For the gene permutation test category, we used the Fisher’s exact, hypergeometric, and GOSeq111 tests. For these tests, genes were separated into two classes depending on whether they met FDR criteria for differential expression at the gene or isoform levels (estimated FDR ≤ 5% for either genes or isoforms), or not; this set of differentially expressed genes was then evaluated for overlap versus non-overlap with the gene set being evaluated for enrichment (i.e., a 2 × 2 table was constructed). Compared to the hypergeometric and Fisher’s tests, GOSeq has an advantage for RNA-seq data in that it explicitly accounts for the detection bias of long and highly expressed transcripts. For the subject permutation category of tests, we used GSVA112, ssGSEA110, PLAGE113, and zScore114, all implemented in the gsva package of bioconductor115. To combine the results of these tests, within each of the two primary categories, we used Fisher’s method for combining P values with Brown’s correction, which is an extension of Fisher’s method that accounts for correlation between the different enrichment test statistics 116. Then, within category, P values were Bonferroni corrected across all gene sets tested, yielding two P values for each gene set. Lastly, these two P values arising from the two categories of tests (gene and subject sampling) were again Bonferroni-corrected to adjust for the twofold testing, and the minimum of the two was reported (Supplementary data file 4).

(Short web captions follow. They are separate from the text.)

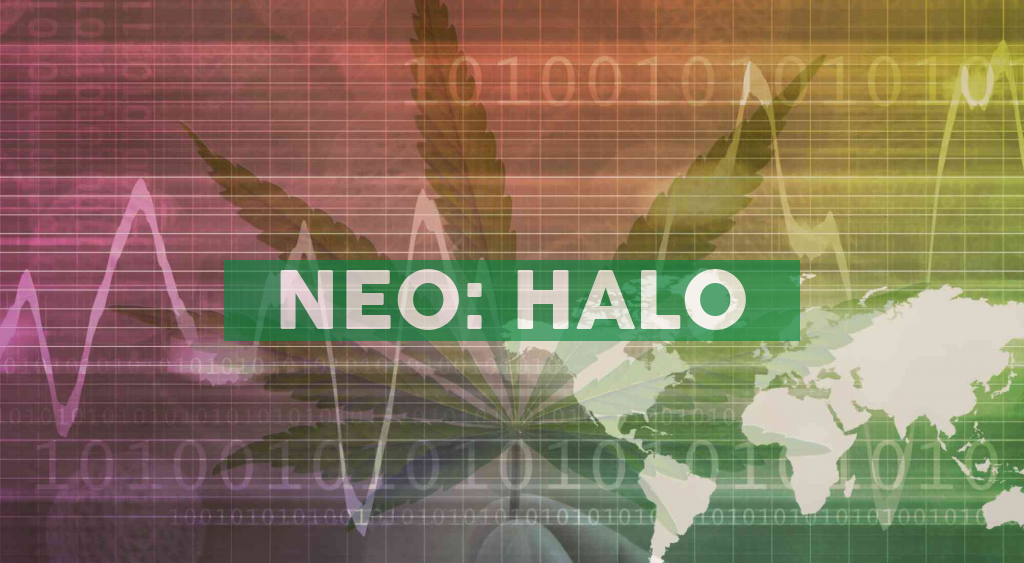 Halo Collective Announces Proposed Spin-off of Assets to Create Halo Tek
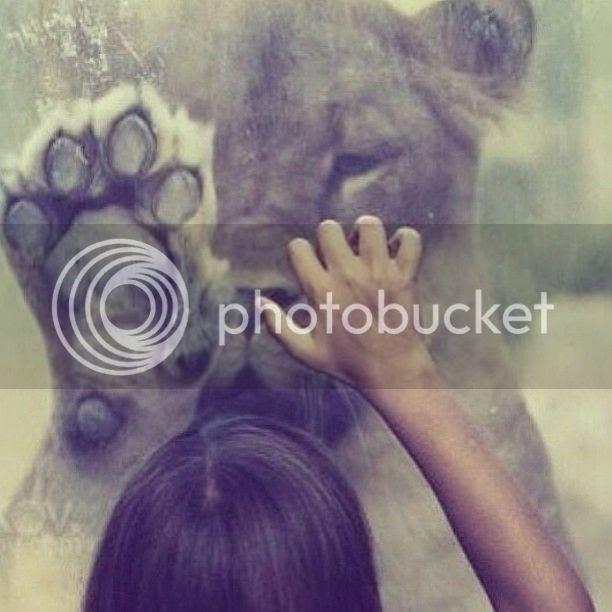 photo lion_zps7da8f50a.jpg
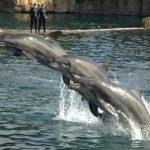 -دلفين-تعرف-على-حياة-وأنواع-الدلفين-صور-ميكس-31-150x150 صور دلفين تعرف على حياة وأنواع الدلفين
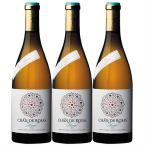 ワイン 白ワインセット 希少な100年古樹の高級品種モスカテル チャン・デ・ロサス・マスカット・オブ・アレキサンドリア 3本セット 送料無料 白ワイン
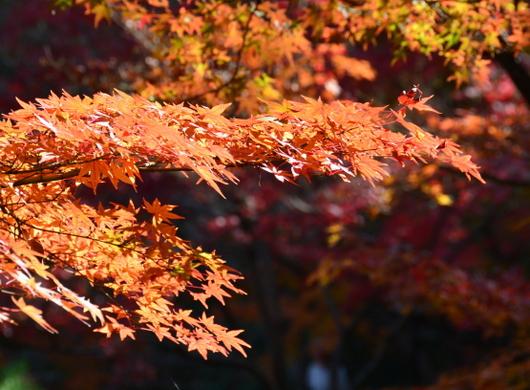 1-16.12.05 紅葉渓庭園-5.jpg
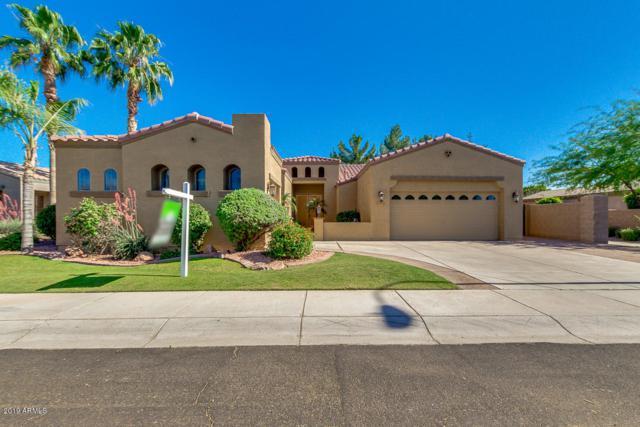 493 W Carob Drive, Chandler, AZ 85248 (MLS #5927451) :: Realty Executives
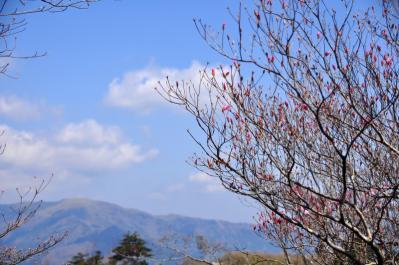 7稲叢山13.04.27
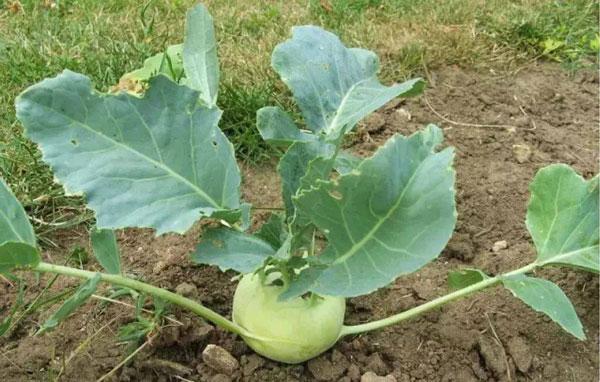 Parsnips: Grow & Care for Pastinaca Sativa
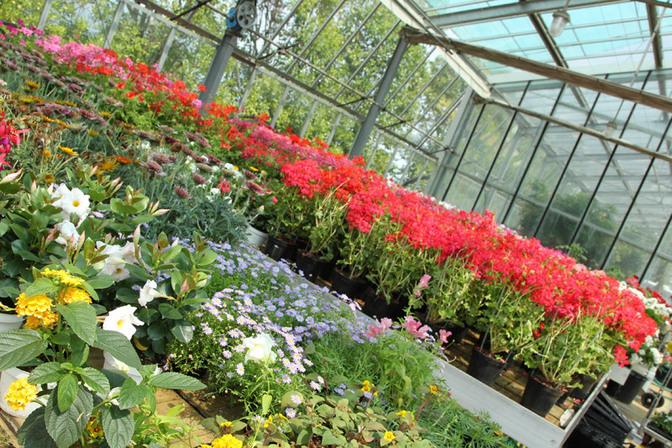 Vivaio santigaro vivai piante articoli da giardino al for Piante da vivaio
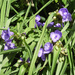 Spiderwort in full bloom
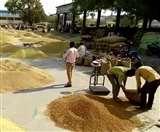यूपी की योगी सरकार किसानों को राहत देने के लिए दो अप्रैल से खरीदेगी सरसों, चना और मसूर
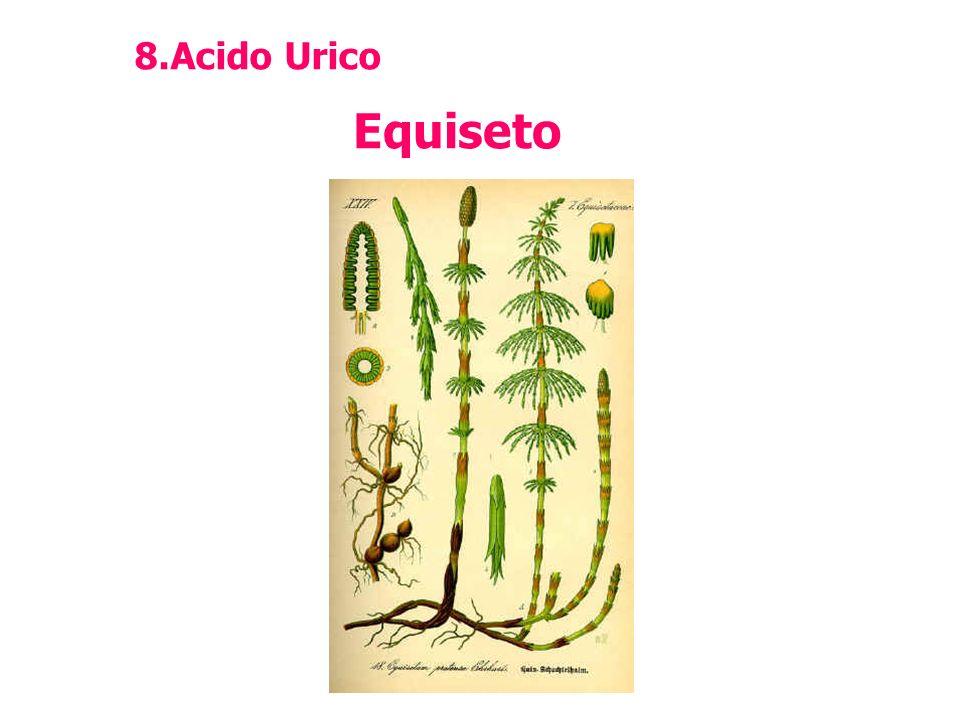 Acido Urico Equiseto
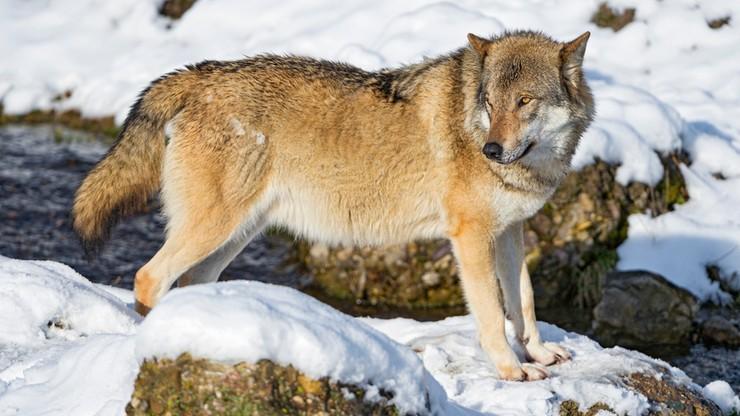 Wilki wróciły do Polski. Są gatunkiem chronionym, ale zagraża im człowiek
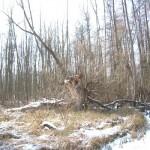 Uralter Baumbestand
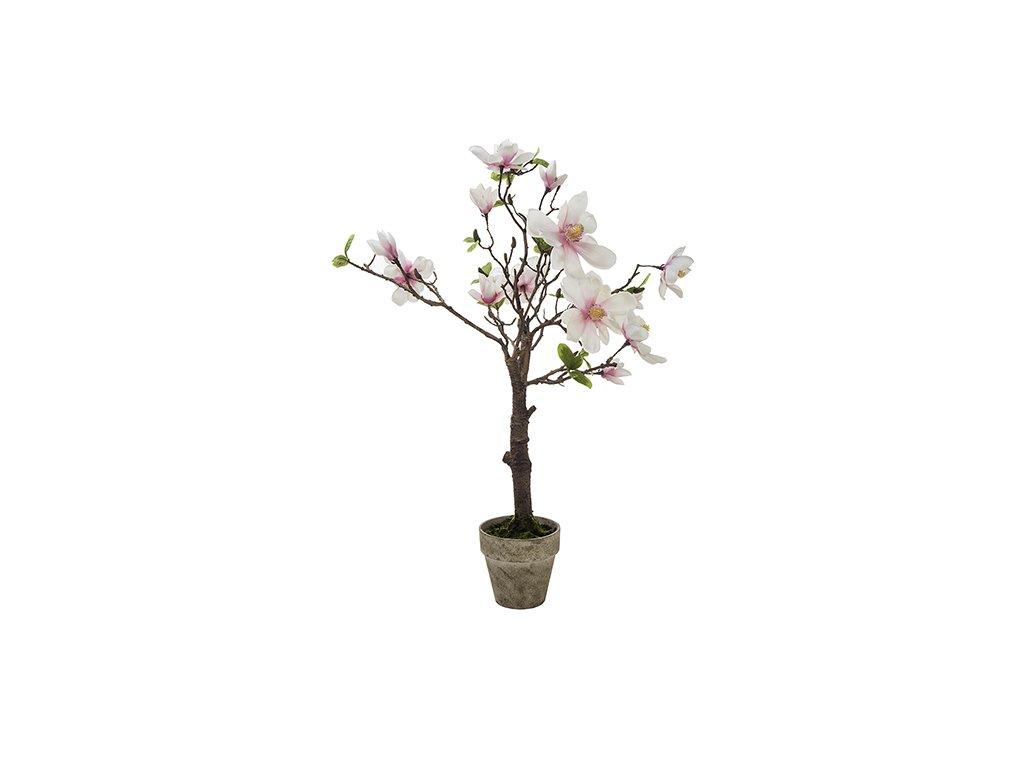 Magnolie v květináči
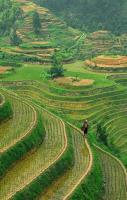 Longshen Rice Terraces in Guilin, China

Weighted gene co-expression network analysis (WGCNA)

We constructed gene co-expression networks using the WCGNA and coexpp packages in R (https://bitbucket.org/multiscale/coexpp), starting with the normalized expression data for 16,423 genes. To ensure a more robust correlation-based co-expression analysis, we first removed 5 samples as outliers based on IAC analysis, specifically those more than 4 standard deviations from the mean), leaving a final cohort for co-expression analysis consisting of 278 control samples and 254 cases with schizophrenia. We constructed gene co-expression networks separately in control individuals and SCZ cases117.

The connectivity metric between a pair of genes i and j, or kij, is a transformed correlation between their expression profiles, with the matrix A = (kij) known as the unsigned adjacency matrix. kij is defined as |rij|β, using the absolute value of rij, the Pearson correlation coefficient between the profiles of genes i and j, and β is the parameter of a power function. β is selected using the fitting index proposed by Zhang et al. 117, i.e., to maximize the scale-free topology model fitting index r2 of the linear model that regresses log(p(k)) on log(k), where k is connectivity and p(k) is the frequency distribution of connectivity. For the current data, we used an R2 cutoff of 0.8, which corresponded to a selection of β = 6.5 and β = 9 for the control and schizophrenia networks, respectively.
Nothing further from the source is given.